## YOUR OBJECTIVE
According to the passage about what we might die of instead of cancer, in which publication did the quoted article appear?

## PASSAGE PROVIDED

_____

Did you catch this fantastic article in this month’s edition of the BMJ?

“If we don’t die of cancer, what are we going to die of?”

“Would it signify success if no more deaths were caused by cancer? Maybe; some cancers are particularly nasty, causing pain and disability, fracturing life, and causing early death. But other cancers barely cause a blip on our existence.

And what should we die from instead? It’s worth asking, because the cause may well affect the kind of death we have—and we should rightly be concerned about that.

Do we want a sudden death, from a heart attack or a stroke, with no warning and with little pain or suffering? We could live in good health until that moment, unburdened by worry about what lay ahead. But such a death would give us no time to acknowledge the end of our life. Would we miss having the time to draw our families and friends together?

I’ve had the pleasure of witnessing this type of living wake, where the dying person is comfortable, often infused with morphine, central to the room, having their feet rubbed by a son or daughter as food, drink, and bittersweet conversation fill a room already stuffed with love.

Would we prefer a slower decline into frailty—fracturing our hip, being in hospital for weeks, coming home to develop pneumonia, and recovering only to have a stroke—with a sliding loss of independence?

_____

## MATERIAL PROVIDED
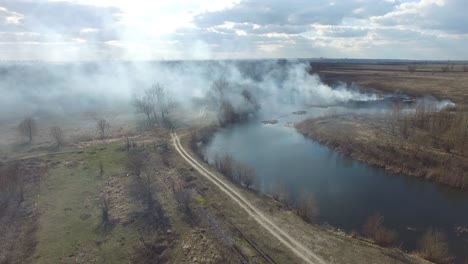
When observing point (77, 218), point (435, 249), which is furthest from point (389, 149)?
point (77, 218)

_____

## REPLY TO THE TASK
It appeared in the BMJ.